Parts of the exercise
1. From the MLIR backend excerpt, list every option in COMMON_INITIAL_OPTIONS whose name contains "affine".
2. Reproduce everything in the MLIR backend excerpt from "This allows the" down to "the application's needs.", character for character.
3. Write the next part of the MLIR backend excerpt, picking up after its final line.

Text segment

┄┄┄┄┄┄

MLIR Backend (`mlir_backend.py`)

The MLIR backend to our compiler is responsible for transforming our high-level MLIR code through various lowering stages until it reaches LLVM IR and finally executable code. Let's walk through the key components and design principles:

The backend supports two primary compilation targets:

class Target(enum.Enum):
    OPENMP = "openmp"      # Parallel execution using OpenMP
    BASIC_LOOPS = "loops"  # Sequential execution with basic loops

This allows the compiler to generate either parallel code using OpenMP for multi-threaded execution or simpler sequential code depending on the application's needs.

The compilation process is organized into several distinct phases, each applying specific MLIR optimization passes:

Common Initial Transformations:

COMMON_INITIAL_OPTIONS = (
    "--debugify-level=locations",
    "--inline",
    "-affine-loop-normalize",
    "-affine-parallelize",
    "-affine-super-vectorize",
    "--affine-scalrep",
    "-lower-affine",
    "-convert-vector-to-scf",
    "-convert-linalg-to-loops",
)

┄┄┄┄┄┄

Recorded data

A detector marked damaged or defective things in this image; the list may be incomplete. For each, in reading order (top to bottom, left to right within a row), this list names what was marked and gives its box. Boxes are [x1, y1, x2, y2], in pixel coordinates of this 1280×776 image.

┄┄┄┄┄┄

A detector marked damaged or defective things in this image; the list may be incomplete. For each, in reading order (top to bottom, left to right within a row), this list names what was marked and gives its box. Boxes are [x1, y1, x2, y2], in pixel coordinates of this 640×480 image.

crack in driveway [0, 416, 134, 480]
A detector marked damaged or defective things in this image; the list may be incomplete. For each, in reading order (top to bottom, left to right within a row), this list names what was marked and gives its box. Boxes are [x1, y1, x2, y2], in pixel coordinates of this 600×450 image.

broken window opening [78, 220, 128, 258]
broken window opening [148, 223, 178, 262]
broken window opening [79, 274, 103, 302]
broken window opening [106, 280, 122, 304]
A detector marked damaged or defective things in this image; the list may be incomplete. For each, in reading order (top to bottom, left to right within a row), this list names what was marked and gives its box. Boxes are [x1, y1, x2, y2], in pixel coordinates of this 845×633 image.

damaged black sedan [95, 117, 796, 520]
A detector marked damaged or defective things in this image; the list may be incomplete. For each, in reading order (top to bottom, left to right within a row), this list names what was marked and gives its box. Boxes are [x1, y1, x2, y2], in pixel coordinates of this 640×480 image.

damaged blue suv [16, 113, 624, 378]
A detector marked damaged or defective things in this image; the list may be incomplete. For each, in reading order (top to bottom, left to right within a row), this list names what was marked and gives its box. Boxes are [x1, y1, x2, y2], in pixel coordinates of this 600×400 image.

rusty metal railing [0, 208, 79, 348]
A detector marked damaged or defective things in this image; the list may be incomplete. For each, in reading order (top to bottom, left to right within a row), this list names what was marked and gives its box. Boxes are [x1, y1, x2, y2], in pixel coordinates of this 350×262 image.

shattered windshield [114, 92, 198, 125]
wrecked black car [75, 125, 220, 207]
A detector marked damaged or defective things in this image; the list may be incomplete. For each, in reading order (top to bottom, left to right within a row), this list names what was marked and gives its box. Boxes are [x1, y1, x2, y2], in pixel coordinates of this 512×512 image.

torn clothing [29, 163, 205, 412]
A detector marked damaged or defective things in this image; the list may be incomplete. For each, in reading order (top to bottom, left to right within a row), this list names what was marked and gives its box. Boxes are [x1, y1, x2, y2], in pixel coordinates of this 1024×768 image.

┄┄┄┄┄┄

Replies
1.
-affine-loop-normalize
-affine-parallelize
-affine-super-vectorize
--affine-scalrep
-lower-affine

2.
This allows the compiler to generate either parallel code using OpenMP for multi-threaded execution or simpler sequential code depending on the application's needs.

3.
These passes handle function inlining, loop normalization, vectorization, and initial dialect conversions.

Target-Specific Lowering:

OpenMP Path: Converts structured control flow to OpenMP operations and then to LLVM

OPENMP_OPTIONS = (
    "-convert-scf-to-openmp",
    "-convert-openmp-to-llvm",
    "-convert-vector-to-llvm",
    "-convert-math-to-llvm",
    # ... additional lowering passes
)

Basic Loops Path: Direct conversion to sequential LLVM IR

BASIC_LOOPS_OPTIONS = (
    "-convert-scf-to-cf",
    "-convert-vector-to-llvm",
    "-convert-math-to-llvm",
    # ... additional lowering passes
)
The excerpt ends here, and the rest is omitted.